** Trecho fornecido **
↓↓↓
Palabras-clave: actividades cotidianas; limitación de la movilidad; accidente
cerebrovascular; enfermería en
rehabilitación; atención
primaria de salud.
Entre
os mais desafiantes gargalos contemporâneos no campo da saúde coletiva mundial [1],
a incidência de acidente vascular cerebral (AVC) afeta cada vez mais idosos com
comorbidades e adultos jovens, elevando custos com internações hospitalares. Da
mesma forma, requerendo atendimentos nos programas de reabilitação e
intervenções da atenção primária de saúde, para suprir demandas de cuidados de
longo prazo voltados para minimizar a dependência funcional das pessoas
acometidas [1,2].
Cuidados
de longo prazo que as equipes de saúde, sob a liderança dos enfermeiros, devem
orientar essas pessoas, seus familiares e cuidadores sobre como proceder para
cuidar dessas pessoas em casa, tendo em vista que os episódios de AVC podem
causar incapacidade total ou parcial da pessoa, gerando grandes implicações na
qualidade de vida e elevados gastos financeiros para o sistema de saúde e
impactos no orçamento familiar do sujeito doente [2]. Nesse sentido, um
episódio de AVC tem habitualmente como consequência algumas disfunções nos
sinais e sintomas neurológicos, como diminuição da força muscular, descoordenação
psicomotora, alterações da linguagem (afasia motora e/ou sensorial),
comprometimento da percepção visual central e periférica ou desvio do olhar
conjugado, apraxia, ataxia, disartria, disfagia,
podendo mesmo afetar a função cognitiva e o estado de consciência [3,4].
No
Brasil, cerca de 50% dos idosos acometidos por AVC sobrevivem. Esses adultos
necessitam de auxílio para as atividades diárias e são cuidados pela própria
família em casa [5], sob a supervisão dos enfermeiros atuantes na Atenção
Básica de Saúde. As equipes profissionais atuantes na área de reabilitação
física têm alertado para a importância de se integrar esforços para atribuir
sentido de continuidade nos processos de intervenções terapêuticas e cuidados
para pessoas acometidas pelo AVC, considerando os cuidados de longo prazo por
elas requeridos [5,6].
A
enfermagem, por sua vez, pelo caráter inerente às atividades de cuidar
diretamente das pessoas nos diversos contextos de prática profissional, assume
papel cada vez mais relevante no norteamento da assistência e cuidados [5].
Devidamente integradas à Rede de Cuidados da Pessoa com Deficiência, as equipes
atuantes na Urgência e Emergência Hospitalar não devem poupar esforços para
investir no preparo da alta dos clientes com sequelas de AVC, tanto nos
encaminhamentos para centros especializados ou serviços de reabilitação quanto
para cobertura das equipes da Estratégia Saúde da Família (ESF) [6].
↑↑↑
** Dados fornecidos **
↓↓↓
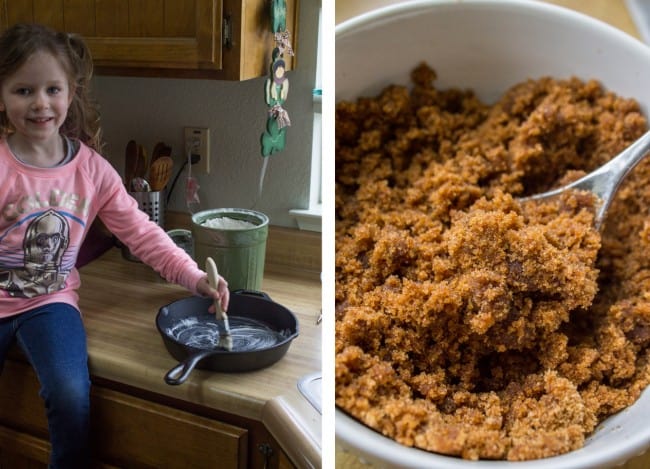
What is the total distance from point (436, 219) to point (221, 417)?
0.25 m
↑↑↑
** Problema **
Para cada afirmação, responda sim ou não, conforme esteja ou não de acordo com o trecho fornecido, e cite literalmente as palavras do trecho que decidem a resposta.
(a) No Brasil, aproximadamente metade dos idosos acometidos por AVC sobrevive.
(b) A incidência de AVC atinge exclusivamente pessoas idosas.
(c) Os cuidados de longo prazo são orientados pelas equipes de saúde sob a liderança dos médicos.

** Solução **
(a) Sim: "No Brasil, cerca de 50% dos idosos acometidos por AVC sobrevivem."
(b) Não: "afeta cada vez mais idosos com comorbidades e adultos jovens"
(c) Não: "as equipes de saúde, sob a liderança dos enfermeiros"